Lateral epicondylitis, commonly known as tennis elbow, is a painful condition involving the tendons that attach to the bone on the outside (lateral) part of the elbow (see Figure 1). Tendons anchor the muscle to bone.The muscle involved in this condition, the extensor carpi radialis brevis, helps to extend and stabilize the wrist.With lateral epicondylitis, there is degeneration of the tendon's attachment, weakening the anchor site and placing greater stress on the area.This can then lead to pain associated with activities in which this muscle is active, such as lifting, gripping, and/or grasping. Pain is usually worst with activities done with the wrist extended and the palm facing away (pronated). Sports such as tennis are commonly associated with this, but the problem can occur with many different types of activities, athletic and otherwise.The most common age group that this condition affects is between thirty to fifty years old, but it may occur in younger and older age groups, and in both men and women.

What Causes It?

Overuse - The cause can be both non-work and work related. Strain on the tendon attachments is caused by increased stress on the extensor muscle tendon unit.These stresses can be from holding too large a racquet grip or from “repetitive” gripping and grasping activities, i.e. meat-cutting, plumbing, painting, weaving, etc.

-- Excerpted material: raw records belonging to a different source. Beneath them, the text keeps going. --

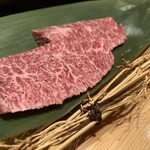 熟成焼肉 はじめ - 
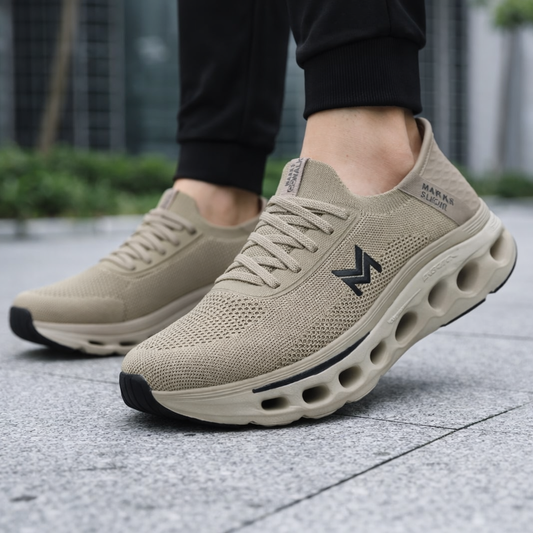 Active Comfort M2424 - Khaki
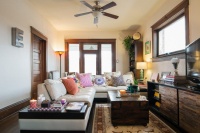 My Houzz: Wanderlust-Fueled Decor in Downtown Utah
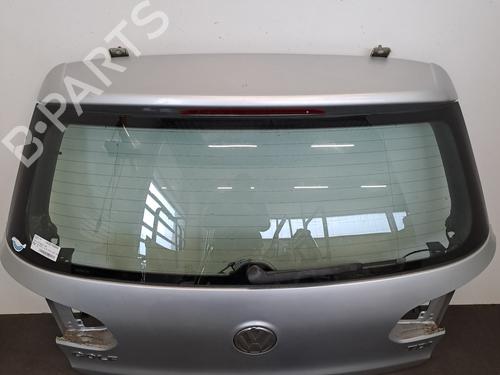 Used Tailgate VW GOLF VI (5K1) 2.0 TDI (110 hp) 28390027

Trauma - A direct blow to the elbow may result in swelling of the tendon that can lead to degeneration. A sudden extreme action, force, or activity could also injure the tendon.

Signs and Symptoms

Pain is the primary reason for patients to seek medical evaluation.The pain is located over the outside aspect of the elbow, over the bone region known as the lateral epicondyle.This area becomes tender to touch. Pain is also produced by any activity which places stress on the tendon, such as gripping or lifting.With activity, the pain usually starts at the elbow and may travel down the forearm to the hand. Occasionally, any motion of the elbow can be painful.

Non-Surgical Treatment

Most patients will have complete relief of lateral epicondylitis symptoms with conservative (nonsurgical) treatment.Treatment should include activity modifications, anti-inflammatory medications and bracing. In more severe cases, physical therapy and steroid injections are generally necessary.

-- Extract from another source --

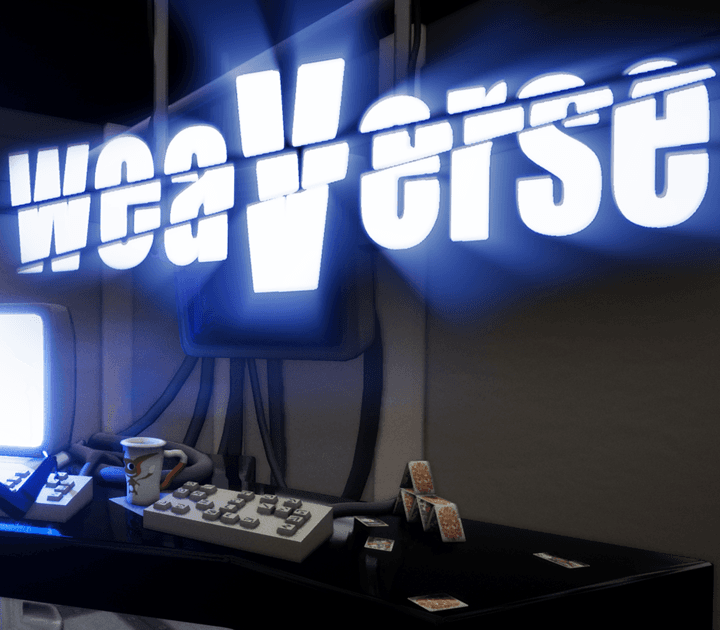 Weaverse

Activity Modifications - Initially, the activity that causes pain should be limited. Limiting the aggravating activities is important, but it is not necessary to totally stop using the arm. Modifying grips or techniques such as using a different size racket and/or a two-handed back hand in tennis may help relieve symptoms as well. Generally, any activity that is done with the wrist extended and the palm facing away from the body will aggravate this condition. This activity should be avoided.

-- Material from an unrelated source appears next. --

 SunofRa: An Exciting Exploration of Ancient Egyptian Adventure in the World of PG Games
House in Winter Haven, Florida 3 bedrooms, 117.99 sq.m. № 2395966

Medications - Nonsteroidal anti-inflammatory medication is generally helpful. It is important not to take this on an empty stomach and to stop the medication if heartburn develops.

Brace - A tennis elbow strap or band can be very helpful.This compresses the muscles just below the elbow and helps to decrease tension on the muscles at their origin on the lateral elbow.

Physical Therapy - Physical therapy can be helpful both to stretch the affected muscles and decrease the tension in them, as well as to promote healing of the origin itself by the use of ultrasound, heat treatments and electrical stimulation.

Steroid Injections - Cortisone injections are very helpful for this condition. Ninety percent of patients will have full resolutions of their symptoms with one to three injections as well as the treatment described above.

Surgical Treatment

Surgical treatment is the best option for patients who do not respond to a full trial of the conservative measures described above. Generally, ninety percent or more of patients who failed conservative treatment will have excellent pain relief from surgery. Surgery involves removal of the damaged muscle/tendon and shaving of the bone at the left of the lateral epicondyle.The arm is generally casted for a week and the extensor muscles need to be protected for four to six weeks. Recovery from surgery involves physical therapy and a strengthening program after there has been time for initial muscle healing.